--- TEXTAUSZUG ---

S 20 AS 4915/11

Land
Freistaat Sachsen
Sozialgericht
SG Dresden (FSS)
Sachgebiet
Grundsicherung für Arbeitsuchende
Abteilung
20
1. Instanz
SG Dresden (FSS)
Aktenzeichen
S 20 AS 4915/11
Datum
2. Instanz
Sächsisches LSG
Aktenzeichen
L 3 AS 689/13
Datum
-
3. Instanz
Bundessozialgericht
Aktenzeichen
-
Datum
-
Kategorie
Urteil
Leitsätze
Die Rechtsprechung des BSG zum erforderlichen "schlüssigen Konzept" bei der Ermittlung der angemessenen Kosten der Unterkunft nach § 22 Abs. 1 Satz 1 SGB II entspricht nicht den verfassungsrechtlichen Vorgaben an ein transparentes Verfahren bei der Berechnung der Ansprüche, die sich aus dem Grundrecht auf Gewährleistung eines menschenwürdigen Existenzminimums ergeben.

--- BEREITGESTELLTES MATERIAL ---

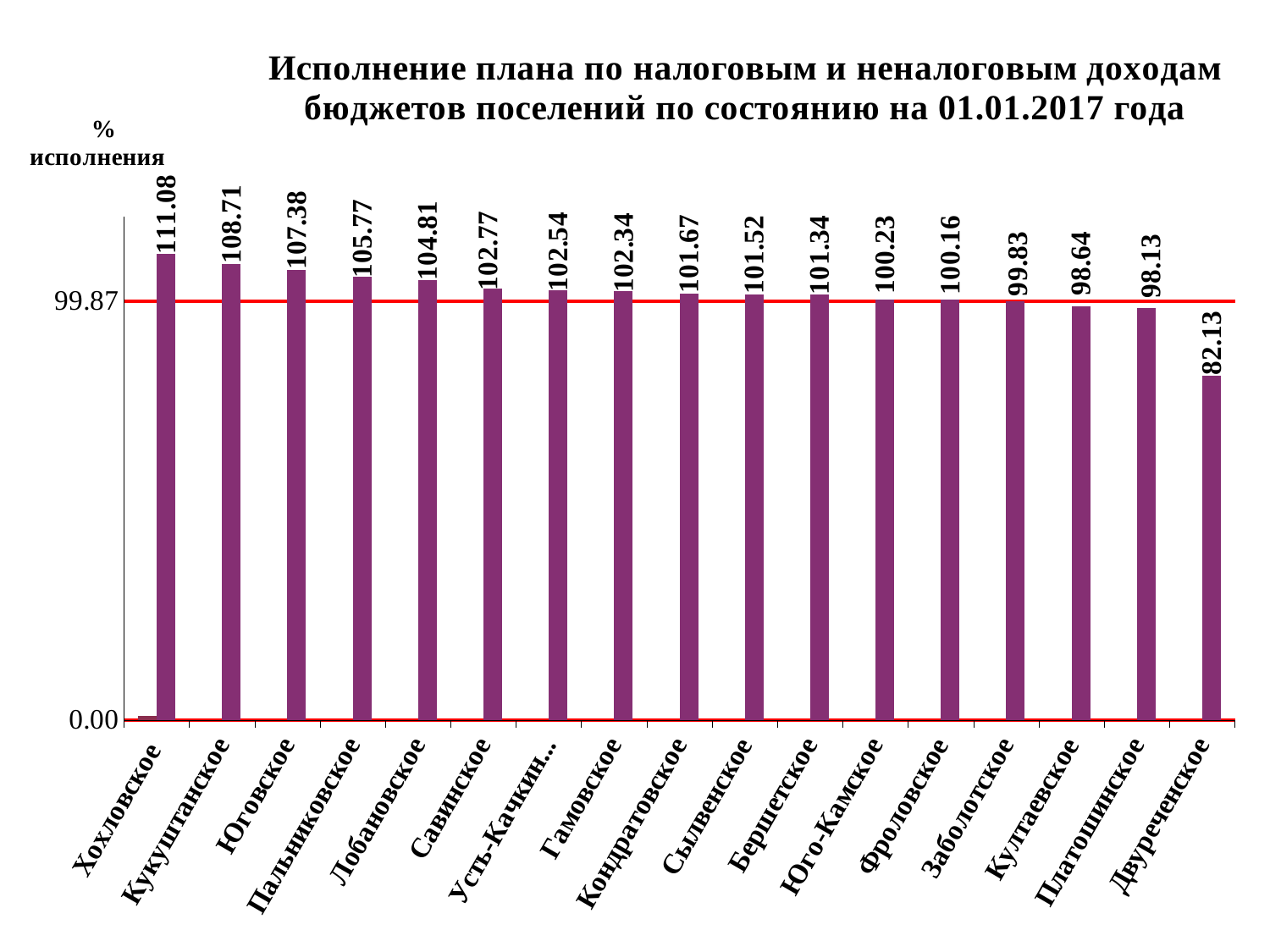
Which category has the highest value? Хохловское What value is marked by the red horizontal line on the y axis? 99.87 What is the value for Двуреченское? 82.13 How many categories are shown on the x axis? 17 What is the value for Заболотское? 99.83 What is the value for Гамовское? 102.34 What is the value for Хохловское? 111.08 Which category has the lowest value? Двуреченское What is the difference between the values for Кукуштанское and Юговское? 1.33 What is the difference between the values for Хохловское and Двуреченское? 28.95 What kind of chart is shown on the slide? Bar chart Which is larger, the value for Лобановское or the value for Савинское? Лобановское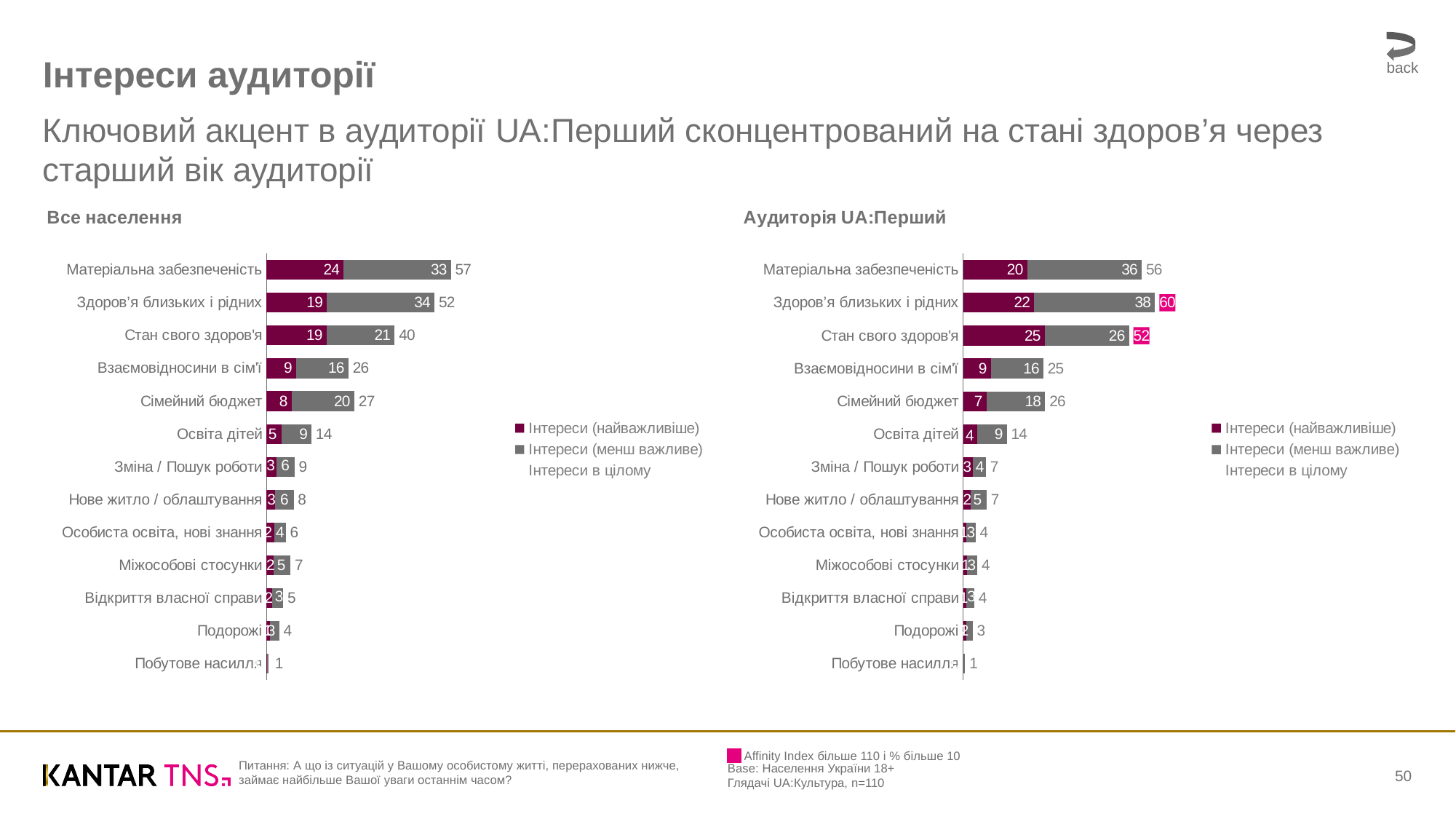
In the 'Все населення' chart, which category has the lowest 'Інтереси в цілому' value? Побутове насилля In the 'Все населення' chart, which category has the highest 'Інтереси в цілому' value? Матеріальна забезпеченість What type of chart is the 'Все населення' chart? Stacked bar chart In the 'Все населення' chart, what is the 'Інтереси (найважливіше)' value for 'Матеріальна забезпеченість'? 24 How many series does the legend of the 'Аудиторія UA:Перший' chart list? 3 How many categories are shown in the 'Все населення' chart? 13 In the 'Аудиторія UA:Перший' chart, what is the difference between the 'Інтереси в цілому' values for 'Матеріальна забезпеченість' and 'Сімейний бюджет'? 30 Which is larger: the 'Інтереси (найважливіше)' value for 'Стан свого здоров'я' in the 'Все населення' chart or in the 'Аудиторія UA:Перший' chart? Аудиторія UA:Перший In the 'Все населення' chart, what is the difference between the 'Інтереси (менш важливе)' values for 'Здоров'я близьких і рідних' and 'Стан свого здоров'я'? 13 In the 'Аудиторія UA:Перший' chart, what is the 'Інтереси в цілому' value for 'Здоров'я близьких і рідних'? 60 In the 'Аудиторія UA:Перший' chart, what is the 'Інтереси (менш важливе)' value for 'Стан свого здоров'я'? 26 In the 'Аудиторія UA:Перший' chart, which category has the highest 'Інтереси в цілому' value? Здоров'я близьких і рідних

---

AUFGABENSTELLUNG: Entscheide für jede der folgenden Aussagen, ob sie mit dem Textauszug übereinstimmt, und belege dein Ja oder Nein mit den ausschlaggebenden Worten des Textauszugs als wörtlichem Zitat. 1. Das Verfahren betrifft das Sachgebiet Grundsicherung für Arbeitsuchende. 2. Die zweite Instanz war das Bundessozialgericht. 3. Dem Leitsatz zufolge entspricht die Rechtsprechung des BSG zum „schlüssigen Konzept“ den verfassungsrechtlichen Vorgaben.

ANTWORTBEREICH:
1. Ja: „Grundsicherung für Arbeitsuchende“
2. Nein: „Sächsisches LSG“
3. Nein: „entspricht nicht den verfassungsrechtlichen Vorgaben“